There's no need to use math.sqrt at all, although I guess it's not a big deal if you only used it once 🙂
altlough actually thinking about this now this does do a lot more checks so maybe it isnt as fast
That's not actually the Sieve of Eratosthenes unfortunately.
yeah its not its different algo
Yeah, unfortunately it's worse I think.
yeah it is worse
I just realised after posting it lol
its O(NK) instead of O(N)
K being the number of primes
Interesting that the premature optimization of wanting to save space results in such a dramatic difference in time performance
this is what happens because I trusted past me that its O(N) instead of double checking again now lol
I probably would have done the same thing. "A ha! I don't need to store a list of all the numbers!"

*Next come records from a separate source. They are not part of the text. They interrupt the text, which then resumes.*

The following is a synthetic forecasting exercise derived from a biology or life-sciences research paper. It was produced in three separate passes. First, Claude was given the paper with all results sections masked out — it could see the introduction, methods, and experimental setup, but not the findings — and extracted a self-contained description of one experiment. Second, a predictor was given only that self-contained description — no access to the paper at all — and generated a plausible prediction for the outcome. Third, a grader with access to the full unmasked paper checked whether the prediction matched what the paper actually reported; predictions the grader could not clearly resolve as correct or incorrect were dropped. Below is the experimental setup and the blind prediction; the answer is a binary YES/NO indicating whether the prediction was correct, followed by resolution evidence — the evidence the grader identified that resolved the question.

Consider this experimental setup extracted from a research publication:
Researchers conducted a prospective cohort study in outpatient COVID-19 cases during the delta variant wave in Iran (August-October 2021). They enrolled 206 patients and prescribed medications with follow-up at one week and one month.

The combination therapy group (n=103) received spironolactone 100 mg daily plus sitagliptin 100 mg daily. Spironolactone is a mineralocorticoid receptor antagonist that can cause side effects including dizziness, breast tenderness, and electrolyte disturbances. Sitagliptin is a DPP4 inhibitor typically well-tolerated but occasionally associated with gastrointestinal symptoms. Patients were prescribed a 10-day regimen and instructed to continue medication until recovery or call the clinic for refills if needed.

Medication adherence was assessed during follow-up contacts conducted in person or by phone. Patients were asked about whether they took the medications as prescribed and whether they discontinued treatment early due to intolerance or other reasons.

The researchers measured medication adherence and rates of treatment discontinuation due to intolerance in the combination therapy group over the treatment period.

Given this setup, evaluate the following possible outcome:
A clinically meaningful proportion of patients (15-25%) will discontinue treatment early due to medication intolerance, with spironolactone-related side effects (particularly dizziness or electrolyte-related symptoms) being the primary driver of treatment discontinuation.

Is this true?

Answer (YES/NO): NO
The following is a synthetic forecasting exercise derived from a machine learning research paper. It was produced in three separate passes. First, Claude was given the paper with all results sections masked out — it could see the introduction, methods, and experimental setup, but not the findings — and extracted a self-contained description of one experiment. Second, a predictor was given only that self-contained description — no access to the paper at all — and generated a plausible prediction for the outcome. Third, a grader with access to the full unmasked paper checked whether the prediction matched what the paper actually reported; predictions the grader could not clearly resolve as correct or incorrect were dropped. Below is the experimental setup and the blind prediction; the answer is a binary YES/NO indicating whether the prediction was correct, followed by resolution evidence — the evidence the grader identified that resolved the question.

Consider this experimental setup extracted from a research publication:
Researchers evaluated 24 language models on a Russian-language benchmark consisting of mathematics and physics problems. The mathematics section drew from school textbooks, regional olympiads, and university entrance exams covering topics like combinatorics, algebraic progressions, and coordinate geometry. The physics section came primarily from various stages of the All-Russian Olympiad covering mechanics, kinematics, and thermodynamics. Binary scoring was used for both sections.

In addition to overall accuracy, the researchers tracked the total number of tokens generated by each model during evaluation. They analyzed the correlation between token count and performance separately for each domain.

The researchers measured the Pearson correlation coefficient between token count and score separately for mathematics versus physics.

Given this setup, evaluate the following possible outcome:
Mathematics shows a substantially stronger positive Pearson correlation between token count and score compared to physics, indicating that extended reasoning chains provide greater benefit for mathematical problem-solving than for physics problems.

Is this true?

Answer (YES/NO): YES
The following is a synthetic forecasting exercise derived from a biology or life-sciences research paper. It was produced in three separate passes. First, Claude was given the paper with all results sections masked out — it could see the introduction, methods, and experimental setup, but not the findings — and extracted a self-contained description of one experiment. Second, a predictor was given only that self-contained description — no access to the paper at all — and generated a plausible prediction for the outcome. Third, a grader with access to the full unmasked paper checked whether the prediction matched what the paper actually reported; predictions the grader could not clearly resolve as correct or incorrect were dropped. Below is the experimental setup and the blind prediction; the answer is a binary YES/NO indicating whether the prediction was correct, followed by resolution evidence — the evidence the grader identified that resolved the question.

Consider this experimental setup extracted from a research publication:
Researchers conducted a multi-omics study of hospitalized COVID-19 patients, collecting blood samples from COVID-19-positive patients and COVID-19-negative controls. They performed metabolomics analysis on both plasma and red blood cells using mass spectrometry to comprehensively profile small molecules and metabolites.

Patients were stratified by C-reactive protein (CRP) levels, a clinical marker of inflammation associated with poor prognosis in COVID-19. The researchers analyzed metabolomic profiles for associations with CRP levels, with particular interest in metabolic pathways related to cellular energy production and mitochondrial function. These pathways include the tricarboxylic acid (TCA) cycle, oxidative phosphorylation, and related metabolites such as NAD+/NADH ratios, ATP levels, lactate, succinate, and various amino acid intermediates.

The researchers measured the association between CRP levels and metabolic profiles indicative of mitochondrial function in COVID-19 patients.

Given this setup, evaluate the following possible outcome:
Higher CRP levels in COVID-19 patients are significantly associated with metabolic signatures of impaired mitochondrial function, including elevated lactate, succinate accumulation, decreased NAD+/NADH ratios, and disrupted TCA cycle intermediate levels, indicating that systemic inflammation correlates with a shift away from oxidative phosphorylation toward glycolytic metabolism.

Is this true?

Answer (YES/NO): NO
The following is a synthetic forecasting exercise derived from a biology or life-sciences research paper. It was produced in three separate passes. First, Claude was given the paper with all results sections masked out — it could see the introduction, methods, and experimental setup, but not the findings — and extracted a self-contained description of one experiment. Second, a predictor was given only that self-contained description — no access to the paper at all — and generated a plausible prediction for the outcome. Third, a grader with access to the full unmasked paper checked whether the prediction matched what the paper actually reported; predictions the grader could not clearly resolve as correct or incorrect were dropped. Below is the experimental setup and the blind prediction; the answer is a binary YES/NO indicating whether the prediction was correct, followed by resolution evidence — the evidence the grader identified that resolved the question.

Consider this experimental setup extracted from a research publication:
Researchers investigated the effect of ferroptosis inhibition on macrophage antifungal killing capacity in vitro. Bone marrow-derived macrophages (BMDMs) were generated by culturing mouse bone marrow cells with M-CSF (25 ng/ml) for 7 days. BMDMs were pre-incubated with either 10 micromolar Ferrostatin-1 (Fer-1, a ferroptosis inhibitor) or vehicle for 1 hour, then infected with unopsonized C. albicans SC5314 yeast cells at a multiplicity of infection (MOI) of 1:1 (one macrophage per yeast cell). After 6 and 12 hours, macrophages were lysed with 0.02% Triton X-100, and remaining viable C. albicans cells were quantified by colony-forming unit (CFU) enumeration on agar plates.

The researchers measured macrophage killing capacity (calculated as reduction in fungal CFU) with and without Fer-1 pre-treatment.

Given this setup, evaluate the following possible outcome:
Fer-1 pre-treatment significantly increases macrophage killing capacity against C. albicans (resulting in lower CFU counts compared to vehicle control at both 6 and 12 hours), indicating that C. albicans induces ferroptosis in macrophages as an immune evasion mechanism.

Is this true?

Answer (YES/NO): YES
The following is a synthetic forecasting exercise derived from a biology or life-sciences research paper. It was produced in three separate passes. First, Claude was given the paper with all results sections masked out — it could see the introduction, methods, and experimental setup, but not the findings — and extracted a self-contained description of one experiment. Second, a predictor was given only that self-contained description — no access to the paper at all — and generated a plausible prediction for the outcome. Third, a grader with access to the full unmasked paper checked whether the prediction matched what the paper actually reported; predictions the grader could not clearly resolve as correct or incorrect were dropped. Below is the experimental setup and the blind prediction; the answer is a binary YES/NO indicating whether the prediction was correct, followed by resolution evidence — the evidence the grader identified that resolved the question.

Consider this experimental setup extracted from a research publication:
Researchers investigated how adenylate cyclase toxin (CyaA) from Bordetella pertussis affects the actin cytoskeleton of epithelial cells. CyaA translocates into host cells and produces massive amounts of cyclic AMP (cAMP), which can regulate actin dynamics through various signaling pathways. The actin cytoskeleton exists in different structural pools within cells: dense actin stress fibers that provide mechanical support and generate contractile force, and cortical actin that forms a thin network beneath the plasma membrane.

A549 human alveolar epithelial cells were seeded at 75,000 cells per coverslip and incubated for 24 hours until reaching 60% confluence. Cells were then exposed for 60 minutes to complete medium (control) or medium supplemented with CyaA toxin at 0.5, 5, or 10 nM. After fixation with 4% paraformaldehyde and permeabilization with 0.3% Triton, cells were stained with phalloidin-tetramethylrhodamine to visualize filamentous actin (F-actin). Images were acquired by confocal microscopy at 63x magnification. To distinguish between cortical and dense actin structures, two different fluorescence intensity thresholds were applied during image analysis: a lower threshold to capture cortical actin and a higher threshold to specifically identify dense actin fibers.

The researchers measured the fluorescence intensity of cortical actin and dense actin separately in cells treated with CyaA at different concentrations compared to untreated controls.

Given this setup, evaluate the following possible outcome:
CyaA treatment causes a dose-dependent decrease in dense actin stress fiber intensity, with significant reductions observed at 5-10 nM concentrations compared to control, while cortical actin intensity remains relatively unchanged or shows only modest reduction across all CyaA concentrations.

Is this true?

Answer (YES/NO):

Because if I were doing this on paper, I wouldn't want to start by writing down all the numbers up to N
pretty much although I actually didnt even know sieve existed back then
Although in general I think we're lucky if we can come up with a way to save time by using more space. Time is valuable, RAM is cheap.
although I am thinking of a alternative that takes O(1) space now I'll come back when I write something up will prob take a few days lol
true
I can also think of a straightforward way of doing sieve segmented which would be O(K) space
not sure if what I'm thinking is the same as this though
Have a look on Wikipedia: https://en.wikipedia.org/wiki/Sieve_of_Eratosthenes#Segmented_sieve
The really important thing though about that variant is cache-locality.
Which is crucial for performance.
hasnt anyone tried doing this on gpu?
I think it's difficult to parallelize prime-finding
segmented sieve allows us to send batches in which would work and we're doing very simple and repetitive operations
But they each depend on the previous one
hmm yeah the primes themselves are the issue
I dont get how the segmented sieve has a space complexity of O(sqrt(n)) though
One thing a GPU would be good for, I assume, are the large multiplication operations, once you get into truly large numbers
I read wikipedia and it seems to be the same as what I'm thinking unless I misunderstood something that should be O(K)
Yeah, it would have to store the previous primes as well
So it's like O(K + sqrt(N))
but why sqrt(N)
But for large N, sqrt(N) dominates
where is that coming from
Because they're choosing sqrt(N) as the segment length
I think the point is it could adversely affect the time complexity, but with sqrt(N) it doesn't
you only need to find the primes under sqrt(N) but doesnt mean the segment has to be that size as well
true, I think they suggest something else if sqrt(N) is still too large for memory
so the algo is really O(K)
yeah but I mean the segment doesnt have to be size sqrt(N)
it can be size 10000 for example
and then its just O(K + 10000) = O(K)
Not quite
How many times do you have to re-initialize the array of 10000 booleans?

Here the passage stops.